### Data extract

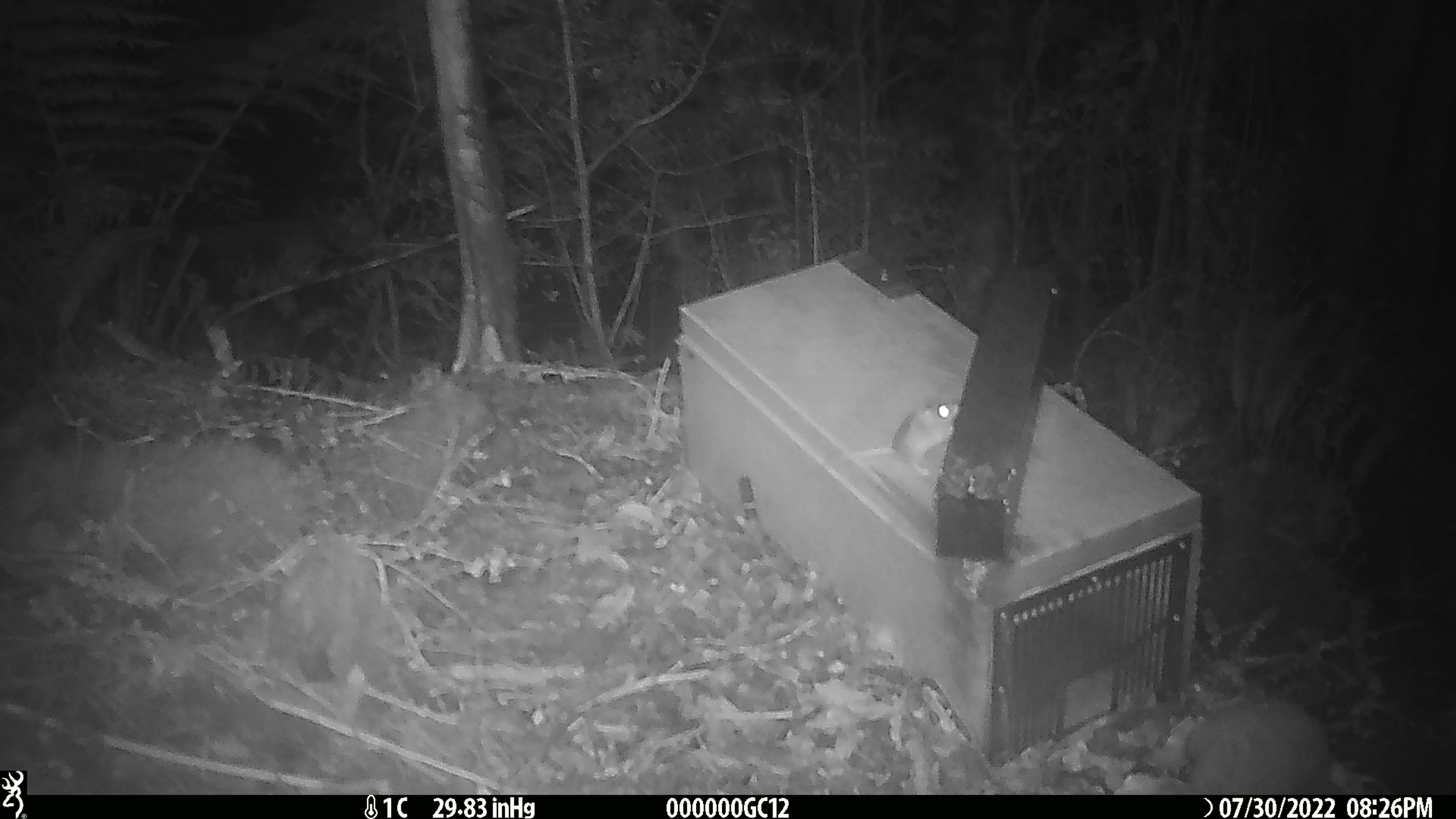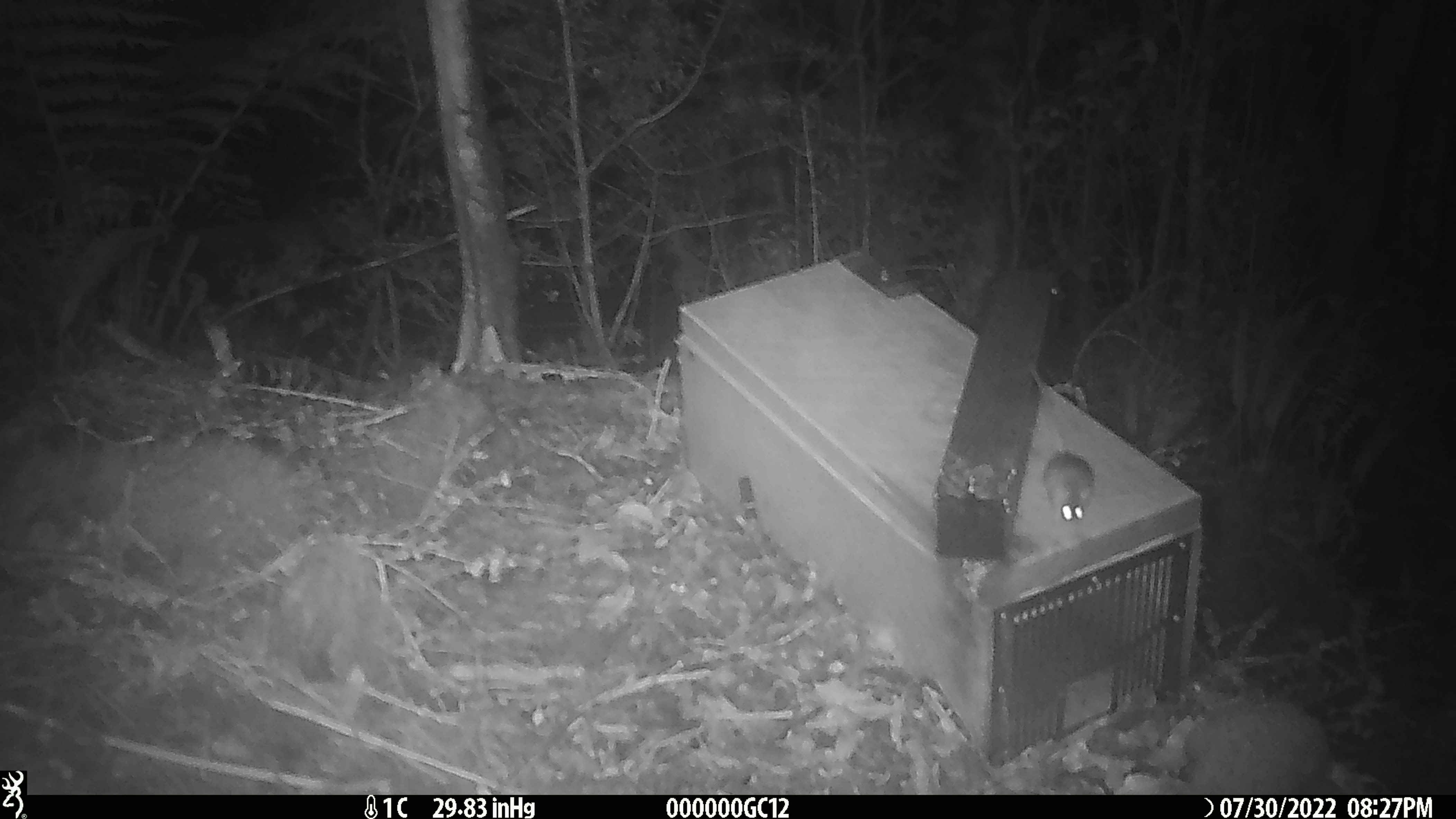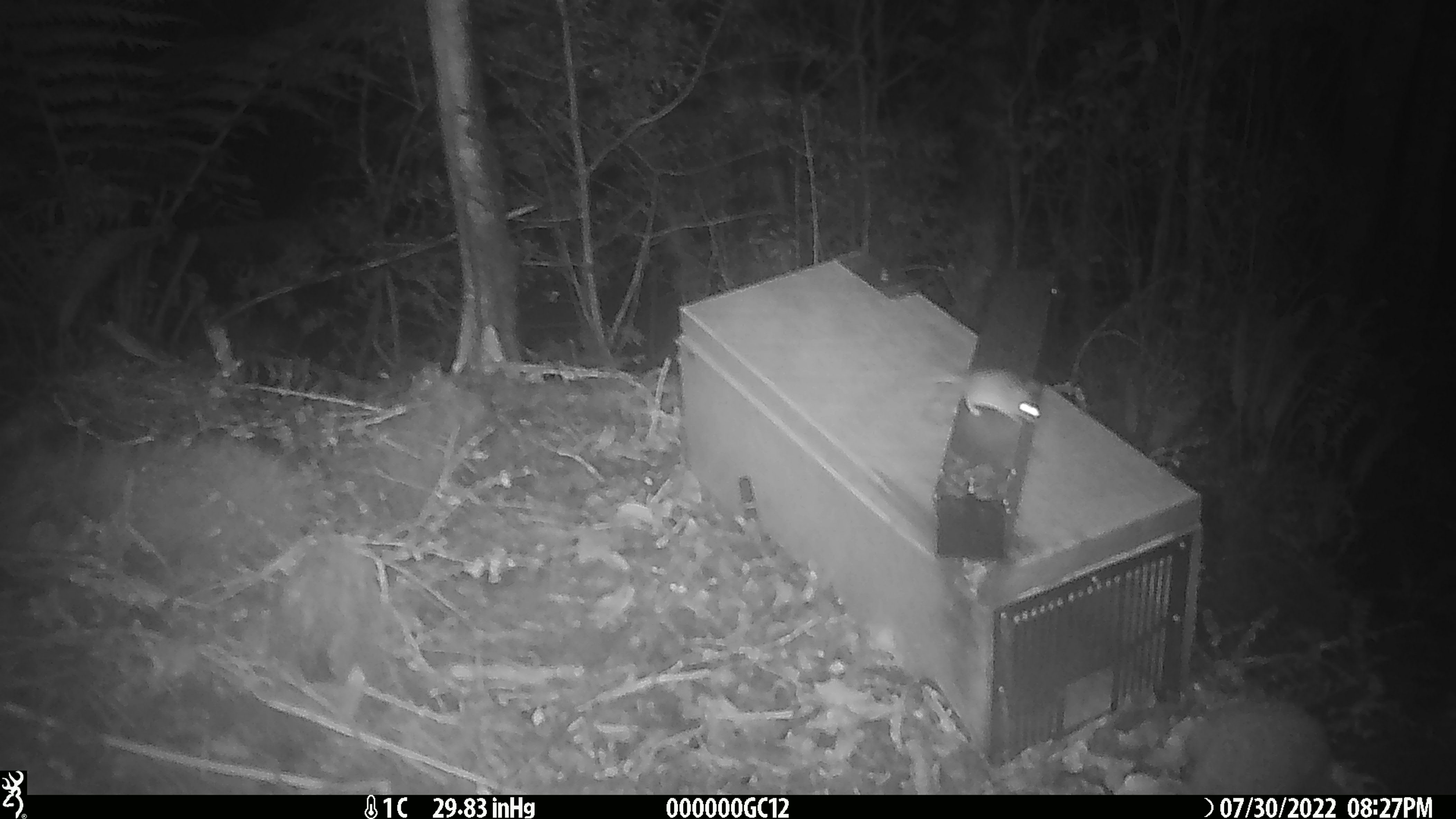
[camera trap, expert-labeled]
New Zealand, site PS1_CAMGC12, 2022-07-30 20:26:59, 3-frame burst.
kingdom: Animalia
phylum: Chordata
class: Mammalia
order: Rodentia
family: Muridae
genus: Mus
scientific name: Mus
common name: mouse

######

Requirement: Give exactly, and nothing besides, the lines from the one in which "New Zealand, site" occurs through the end of the records.

The completed task:
New Zealand, site PS1_CAMGC12, 2022-07-30 20:26:59, 3-frame burst.
kingdom: Animalia
phylum: Chordata
class: Mammalia
order: Rodentia
family: Muridae
genus: Mus
scientific name: Mus
common name: mouse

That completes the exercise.